Charmant, selbstsicher, authentisch: Ann Romney legt in Tampa einen großen Auftritt hin. Die Vorzeige-Gattin und der Rest seiner Familienbande sind Mitt Romneys beste Waffen gegen Obama.

Von Nora Schmitt-Sausen, Tampa

Ann Romneys Lächeln ist unschlagbar. Sie strahlt Wärme aus und unheimlich viel Natürlichkeit. Und sie versteht es, mit ihren Worten zu überzeugen. "Ihr könnt Mitt vertrauen", sagt sie sehr langsam, hebt dabei den Zeigefinger und blickt mit wachen, offenen Augen direkt in die Kamera.
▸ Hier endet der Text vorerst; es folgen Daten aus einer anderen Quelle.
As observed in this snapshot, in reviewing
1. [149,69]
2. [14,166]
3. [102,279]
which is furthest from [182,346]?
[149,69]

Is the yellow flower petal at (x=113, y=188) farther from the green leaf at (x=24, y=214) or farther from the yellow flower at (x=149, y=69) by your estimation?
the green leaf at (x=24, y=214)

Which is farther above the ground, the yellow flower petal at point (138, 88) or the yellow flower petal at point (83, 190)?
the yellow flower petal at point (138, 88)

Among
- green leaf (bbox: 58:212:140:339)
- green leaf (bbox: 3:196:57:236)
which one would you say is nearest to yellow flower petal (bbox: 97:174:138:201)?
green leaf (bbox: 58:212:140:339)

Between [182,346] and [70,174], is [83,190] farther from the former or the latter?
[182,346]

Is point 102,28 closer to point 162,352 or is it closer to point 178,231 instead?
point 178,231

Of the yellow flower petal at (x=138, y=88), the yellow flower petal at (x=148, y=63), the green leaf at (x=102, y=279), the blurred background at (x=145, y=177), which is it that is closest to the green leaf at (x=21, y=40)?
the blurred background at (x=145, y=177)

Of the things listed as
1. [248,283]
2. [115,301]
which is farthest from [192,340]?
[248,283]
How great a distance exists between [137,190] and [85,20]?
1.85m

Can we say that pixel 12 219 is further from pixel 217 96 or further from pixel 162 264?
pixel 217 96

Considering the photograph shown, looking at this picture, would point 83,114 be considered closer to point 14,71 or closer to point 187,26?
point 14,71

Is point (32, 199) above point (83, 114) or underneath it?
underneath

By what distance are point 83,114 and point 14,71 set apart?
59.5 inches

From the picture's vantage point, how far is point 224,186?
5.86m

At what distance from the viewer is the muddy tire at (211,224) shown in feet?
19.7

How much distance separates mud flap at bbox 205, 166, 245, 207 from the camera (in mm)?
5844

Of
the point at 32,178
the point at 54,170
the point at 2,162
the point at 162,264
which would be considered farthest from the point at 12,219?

Der Adressat dieses Statements ist unverkennbar. Es sind nicht nur die vielen Tausend im Tampa Bay Times Forum, die während ihrer Rede immer wieder laut jubelnd von ihren Stühlen aufspringen. Es sind vor allem die Millionen Zuschauer vor den Fernsehbildschirmen. Viele sehen in Mitt Romney nichts als einen kaltherzigen Investment-Manager mit vielen Millionen auf dem Konto. Es ist Anns Mission, dieses öffentliche Bild von dem Mann, den sie mit 16 Jahren beim Tanzen kennenlernte, gerade zu rücken.

Schon Stunden bevor Ann Romney einen Fuß auf die Megabühne in Tampa gesetzt hatte, war ihr Name in aller Munde. Ihr Auftritt wird von Beobachtern und Delegierten als der wichtigste des gesamten Parteitages gehandelt. Ann soll das Image ihres Mannes umbiegen. "Ich freue mich schon auf die Rede von Ann Romney. Sie wird eine wunderbare First Lady werden", flimmerte eine von vielen aufgeregten Twitter-Nachrichten über die spezielle Social-Media-Leinwand durch die Halle. Ann ist Romneys Geheimwaffe beim Stimmenfang. Jeder der sich schon etwas näher mit dem oft steif wirkenden Kandidaten der Republikaner auseinandergesetzt hat, weiß das. Und Romneys Wahlstrategen wissen es auch.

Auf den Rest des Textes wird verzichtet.